Qualitatively, if you make images of the gas density through the \(y=0\) plane, you should see a bow shock form around the cloud, while a slower shock propagates into the cloud. Eventually the cold, dense material is gradually stripped and shredded into small bits which are destroyed by a combination of RT and KH instabilities. Compare to e.g. Fig. 20 in the code paper.

A more quantitative comparison is formulated as follows. At each time, measure the total mass in gas with \(\rho>0.64\,\rho_{c}\) and \(T<0.9\,T_{a}\) (where \(\rho_{c}\) and \(T_{a}\) are the initial cloud density and ambient temperature).
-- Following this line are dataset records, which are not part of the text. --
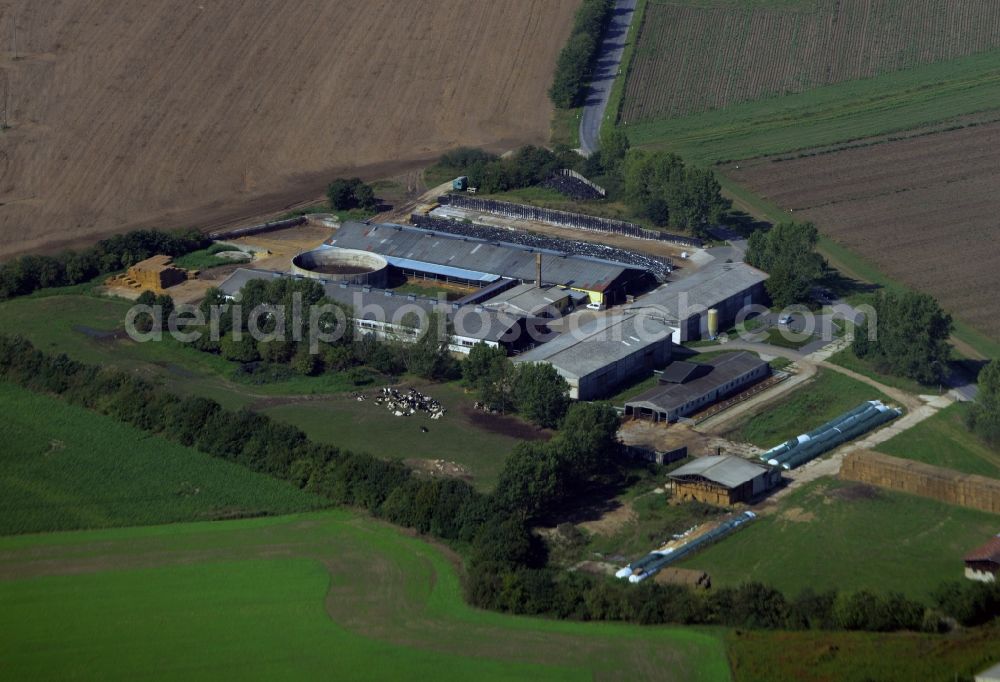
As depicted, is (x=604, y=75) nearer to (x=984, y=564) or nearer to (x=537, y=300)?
(x=537, y=300)

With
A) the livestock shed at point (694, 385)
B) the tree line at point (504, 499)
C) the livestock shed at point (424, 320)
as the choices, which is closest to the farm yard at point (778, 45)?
the livestock shed at point (424, 320)

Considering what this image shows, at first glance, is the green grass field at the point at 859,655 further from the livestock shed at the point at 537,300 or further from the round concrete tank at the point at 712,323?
the livestock shed at the point at 537,300

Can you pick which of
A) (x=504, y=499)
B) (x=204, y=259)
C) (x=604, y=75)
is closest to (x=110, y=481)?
(x=504, y=499)

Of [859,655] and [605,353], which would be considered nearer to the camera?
[859,655]

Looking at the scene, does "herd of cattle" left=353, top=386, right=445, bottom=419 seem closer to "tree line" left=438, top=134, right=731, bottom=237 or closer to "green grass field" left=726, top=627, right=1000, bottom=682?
"green grass field" left=726, top=627, right=1000, bottom=682

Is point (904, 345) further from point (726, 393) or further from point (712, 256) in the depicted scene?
point (712, 256)

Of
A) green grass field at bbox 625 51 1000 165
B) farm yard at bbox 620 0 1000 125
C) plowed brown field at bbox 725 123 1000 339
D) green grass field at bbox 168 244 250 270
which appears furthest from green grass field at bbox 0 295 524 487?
farm yard at bbox 620 0 1000 125
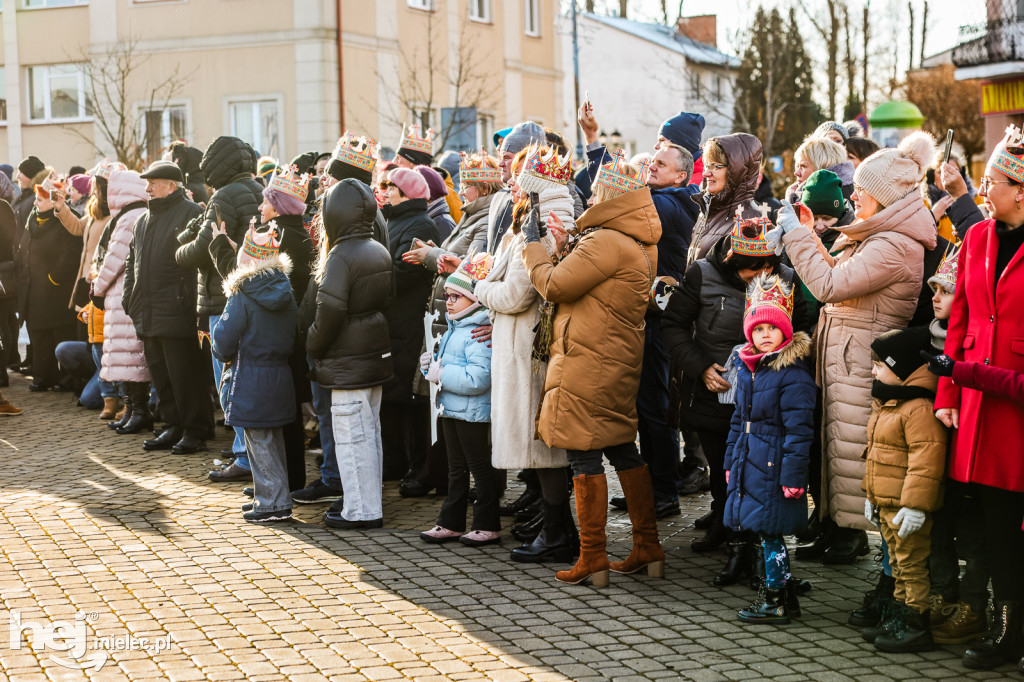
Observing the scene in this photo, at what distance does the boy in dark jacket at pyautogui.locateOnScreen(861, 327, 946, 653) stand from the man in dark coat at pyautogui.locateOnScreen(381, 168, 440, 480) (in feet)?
12.8

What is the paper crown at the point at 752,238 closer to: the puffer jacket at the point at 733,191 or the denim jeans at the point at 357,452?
the puffer jacket at the point at 733,191

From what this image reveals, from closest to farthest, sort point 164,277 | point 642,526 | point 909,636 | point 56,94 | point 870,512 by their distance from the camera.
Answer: point 909,636
point 870,512
point 642,526
point 164,277
point 56,94

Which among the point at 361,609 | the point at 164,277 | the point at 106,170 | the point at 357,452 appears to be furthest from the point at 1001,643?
the point at 106,170

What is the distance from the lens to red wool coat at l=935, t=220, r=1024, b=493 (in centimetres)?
526

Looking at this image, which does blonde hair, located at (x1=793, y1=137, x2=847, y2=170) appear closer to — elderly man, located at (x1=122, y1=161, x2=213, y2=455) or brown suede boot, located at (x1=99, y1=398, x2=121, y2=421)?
elderly man, located at (x1=122, y1=161, x2=213, y2=455)

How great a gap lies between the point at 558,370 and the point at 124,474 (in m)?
4.54

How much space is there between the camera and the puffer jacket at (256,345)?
8078mm

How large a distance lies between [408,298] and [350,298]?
1104 mm

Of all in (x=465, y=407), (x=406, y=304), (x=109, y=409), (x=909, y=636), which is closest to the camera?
(x=909, y=636)

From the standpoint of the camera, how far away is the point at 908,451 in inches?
220

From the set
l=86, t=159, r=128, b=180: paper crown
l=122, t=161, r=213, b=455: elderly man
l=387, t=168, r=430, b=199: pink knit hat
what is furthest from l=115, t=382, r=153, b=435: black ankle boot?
l=387, t=168, r=430, b=199: pink knit hat

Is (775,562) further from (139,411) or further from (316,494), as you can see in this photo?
(139,411)

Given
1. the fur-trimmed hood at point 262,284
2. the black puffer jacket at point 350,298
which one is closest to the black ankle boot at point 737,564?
the black puffer jacket at point 350,298

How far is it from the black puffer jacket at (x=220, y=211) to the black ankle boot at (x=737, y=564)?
455 cm
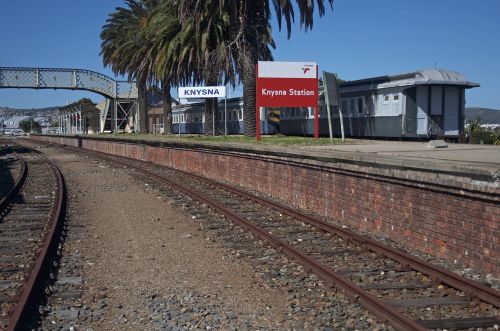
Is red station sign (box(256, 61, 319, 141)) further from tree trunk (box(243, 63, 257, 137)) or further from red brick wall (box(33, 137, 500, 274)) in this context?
red brick wall (box(33, 137, 500, 274))

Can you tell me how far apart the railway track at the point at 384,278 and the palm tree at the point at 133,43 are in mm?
29802

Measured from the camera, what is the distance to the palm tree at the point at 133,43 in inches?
1649

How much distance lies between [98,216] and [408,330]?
891 centimetres

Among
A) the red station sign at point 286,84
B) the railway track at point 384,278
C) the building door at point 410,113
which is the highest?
the red station sign at point 286,84

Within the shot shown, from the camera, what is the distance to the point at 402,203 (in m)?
9.05

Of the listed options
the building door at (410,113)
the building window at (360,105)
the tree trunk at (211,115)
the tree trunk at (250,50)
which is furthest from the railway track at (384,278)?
the tree trunk at (211,115)

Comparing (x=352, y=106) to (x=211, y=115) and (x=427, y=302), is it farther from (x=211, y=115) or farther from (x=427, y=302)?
(x=427, y=302)

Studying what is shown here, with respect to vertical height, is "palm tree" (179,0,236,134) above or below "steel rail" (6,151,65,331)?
above

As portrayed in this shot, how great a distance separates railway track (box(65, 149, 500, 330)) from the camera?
5.68m

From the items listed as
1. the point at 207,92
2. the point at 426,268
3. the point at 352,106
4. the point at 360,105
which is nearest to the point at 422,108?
the point at 360,105

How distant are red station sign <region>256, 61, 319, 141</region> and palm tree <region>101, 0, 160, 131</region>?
1705 centimetres

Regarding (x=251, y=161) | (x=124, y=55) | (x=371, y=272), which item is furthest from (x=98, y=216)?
(x=124, y=55)

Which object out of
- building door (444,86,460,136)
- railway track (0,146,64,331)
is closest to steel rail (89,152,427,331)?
railway track (0,146,64,331)

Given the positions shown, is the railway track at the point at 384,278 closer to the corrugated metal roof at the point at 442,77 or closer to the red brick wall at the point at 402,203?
the red brick wall at the point at 402,203
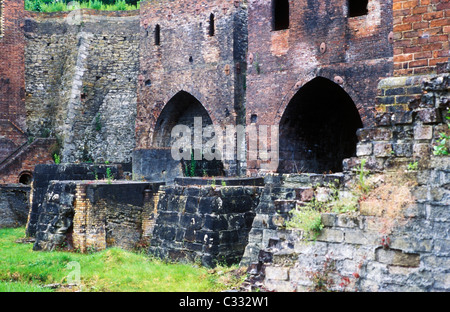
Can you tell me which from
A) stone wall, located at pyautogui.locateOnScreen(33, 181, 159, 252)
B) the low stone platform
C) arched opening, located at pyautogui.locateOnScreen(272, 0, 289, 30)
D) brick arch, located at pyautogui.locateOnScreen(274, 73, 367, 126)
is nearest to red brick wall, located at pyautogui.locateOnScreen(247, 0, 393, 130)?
brick arch, located at pyautogui.locateOnScreen(274, 73, 367, 126)

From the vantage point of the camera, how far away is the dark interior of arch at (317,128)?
565 inches

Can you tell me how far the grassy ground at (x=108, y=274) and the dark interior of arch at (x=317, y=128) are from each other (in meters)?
7.46

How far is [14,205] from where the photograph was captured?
12945mm

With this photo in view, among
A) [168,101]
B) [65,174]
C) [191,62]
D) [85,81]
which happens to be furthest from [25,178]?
[65,174]

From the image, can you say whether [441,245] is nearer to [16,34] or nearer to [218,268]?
[218,268]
Then normalize this by dividing by the mass you get in the initial condition at \(t=0\). This is one way to define a “surviving” cloud mass. This is plotted as a function of time \(t\), or \(t/\tau_{\rm KH}\) where \(\tau_{\rm KH}=2\) is the KH instability growth time across the cloud. Compare this to the results in Fig. 21 of the code paper.

Gravity and Cosmological Tests

The next set of test problems all involve self-gravity, coupled to hydrodynamics, and in some cases, cosmological integration.

The Evrard (Spherical Collapse) Test

This problem comes from Evrard 1988, and is commonly used to test SPH codes, and more recently, grid codes as well. In an infinite, open domain, we initialize a three-dimensional sphere of gas with adiabatic index \(\gamma=5/3\), mass \(M=1\), radius \(R=1\), and initial density profile \(\rho(r) = M/(2\pi\,R^{2}\,r) = 1/(2\pi\,r)\) for \(r < R\) and \(\rho=0\) outside the sphere. The gas is initially at rest and has thermal energy per unit mass \(u=0.05\) (much less than the gravitational binding energy).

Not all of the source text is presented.